» EXERCISE DETAILS
In the rows below, locate each line that contains the word "photograph" and copy those lines. Case counts.

··· DATASET EXTRACT

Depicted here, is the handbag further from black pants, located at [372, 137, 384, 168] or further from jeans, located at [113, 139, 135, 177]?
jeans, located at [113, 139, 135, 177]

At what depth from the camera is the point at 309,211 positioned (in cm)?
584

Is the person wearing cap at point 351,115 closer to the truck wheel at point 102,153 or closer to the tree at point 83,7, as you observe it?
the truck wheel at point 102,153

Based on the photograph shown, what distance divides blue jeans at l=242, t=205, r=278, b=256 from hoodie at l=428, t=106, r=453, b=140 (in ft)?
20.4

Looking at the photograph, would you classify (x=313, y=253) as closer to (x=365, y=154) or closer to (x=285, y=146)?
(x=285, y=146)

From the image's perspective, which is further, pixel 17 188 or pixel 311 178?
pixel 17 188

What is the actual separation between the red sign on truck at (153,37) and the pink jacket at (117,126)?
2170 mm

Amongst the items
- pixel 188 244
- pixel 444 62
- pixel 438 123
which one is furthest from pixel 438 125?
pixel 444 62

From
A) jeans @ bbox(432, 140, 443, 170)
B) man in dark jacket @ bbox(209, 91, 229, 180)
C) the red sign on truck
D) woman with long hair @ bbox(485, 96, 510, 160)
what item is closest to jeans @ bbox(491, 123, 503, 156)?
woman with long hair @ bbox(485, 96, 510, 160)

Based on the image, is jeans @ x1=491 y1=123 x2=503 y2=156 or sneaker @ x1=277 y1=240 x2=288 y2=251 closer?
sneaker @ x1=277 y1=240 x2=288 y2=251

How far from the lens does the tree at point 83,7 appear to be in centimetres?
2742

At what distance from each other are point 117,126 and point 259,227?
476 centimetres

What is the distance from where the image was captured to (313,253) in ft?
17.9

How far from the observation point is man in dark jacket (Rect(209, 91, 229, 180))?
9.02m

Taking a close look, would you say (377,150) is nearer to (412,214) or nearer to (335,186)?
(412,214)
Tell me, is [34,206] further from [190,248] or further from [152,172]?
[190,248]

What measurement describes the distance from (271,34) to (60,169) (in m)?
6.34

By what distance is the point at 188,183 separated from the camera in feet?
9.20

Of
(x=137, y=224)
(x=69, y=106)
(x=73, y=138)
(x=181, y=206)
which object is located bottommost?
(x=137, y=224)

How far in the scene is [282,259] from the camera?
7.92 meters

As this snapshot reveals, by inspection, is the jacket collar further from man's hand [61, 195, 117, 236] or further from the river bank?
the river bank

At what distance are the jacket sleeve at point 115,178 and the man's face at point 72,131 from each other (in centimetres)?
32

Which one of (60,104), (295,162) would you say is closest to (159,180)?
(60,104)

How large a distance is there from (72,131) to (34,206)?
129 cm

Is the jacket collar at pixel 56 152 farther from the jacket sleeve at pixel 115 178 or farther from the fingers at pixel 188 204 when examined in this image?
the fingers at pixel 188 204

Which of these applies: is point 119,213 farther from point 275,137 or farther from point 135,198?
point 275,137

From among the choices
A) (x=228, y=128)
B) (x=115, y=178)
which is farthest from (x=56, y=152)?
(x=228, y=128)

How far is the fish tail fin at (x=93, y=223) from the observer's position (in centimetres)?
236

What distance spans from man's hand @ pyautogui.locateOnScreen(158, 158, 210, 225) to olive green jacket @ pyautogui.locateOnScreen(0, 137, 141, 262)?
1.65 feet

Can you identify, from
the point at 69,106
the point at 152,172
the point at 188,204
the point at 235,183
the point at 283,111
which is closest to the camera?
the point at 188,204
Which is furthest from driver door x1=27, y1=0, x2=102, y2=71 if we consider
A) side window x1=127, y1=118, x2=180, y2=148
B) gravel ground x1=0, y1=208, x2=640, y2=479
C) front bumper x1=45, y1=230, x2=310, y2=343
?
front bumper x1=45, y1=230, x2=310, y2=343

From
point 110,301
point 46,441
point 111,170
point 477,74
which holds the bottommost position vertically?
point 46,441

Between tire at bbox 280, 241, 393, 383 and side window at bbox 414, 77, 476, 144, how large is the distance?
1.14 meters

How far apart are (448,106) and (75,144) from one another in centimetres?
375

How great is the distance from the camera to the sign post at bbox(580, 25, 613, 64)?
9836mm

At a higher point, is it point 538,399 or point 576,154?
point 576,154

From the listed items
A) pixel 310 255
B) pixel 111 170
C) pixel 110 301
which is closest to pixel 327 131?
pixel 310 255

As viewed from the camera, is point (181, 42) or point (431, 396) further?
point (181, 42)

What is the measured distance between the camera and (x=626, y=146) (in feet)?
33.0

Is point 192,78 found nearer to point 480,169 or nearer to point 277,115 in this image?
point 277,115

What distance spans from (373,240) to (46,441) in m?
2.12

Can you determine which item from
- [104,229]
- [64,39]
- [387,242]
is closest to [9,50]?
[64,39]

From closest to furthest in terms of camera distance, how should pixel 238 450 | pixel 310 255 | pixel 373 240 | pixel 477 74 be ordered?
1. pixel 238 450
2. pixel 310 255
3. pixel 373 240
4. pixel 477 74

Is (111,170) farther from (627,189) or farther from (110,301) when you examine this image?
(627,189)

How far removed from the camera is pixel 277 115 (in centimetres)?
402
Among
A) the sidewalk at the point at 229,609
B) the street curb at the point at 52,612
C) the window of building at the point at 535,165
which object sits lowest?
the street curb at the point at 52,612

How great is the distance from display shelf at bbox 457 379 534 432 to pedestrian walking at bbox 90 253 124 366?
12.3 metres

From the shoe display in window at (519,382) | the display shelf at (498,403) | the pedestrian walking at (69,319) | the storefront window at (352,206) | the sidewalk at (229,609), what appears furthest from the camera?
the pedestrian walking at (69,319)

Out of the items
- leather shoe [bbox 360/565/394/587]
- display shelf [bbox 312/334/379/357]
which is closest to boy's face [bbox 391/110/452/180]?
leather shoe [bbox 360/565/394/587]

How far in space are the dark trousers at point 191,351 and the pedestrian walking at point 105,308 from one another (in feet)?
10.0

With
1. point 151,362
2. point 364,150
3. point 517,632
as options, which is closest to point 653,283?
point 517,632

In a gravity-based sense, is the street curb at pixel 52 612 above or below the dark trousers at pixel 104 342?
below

······

» RESULT OF THIS TASK
Based on the photograph shown, what distance divides blue jeans at l=242, t=205, r=278, b=256 from hoodie at l=428, t=106, r=453, b=140 (in ft)?
Looking at the photograph, would you classify (x=313, y=253) as closer to (x=365, y=154) or closer to (x=285, y=146)?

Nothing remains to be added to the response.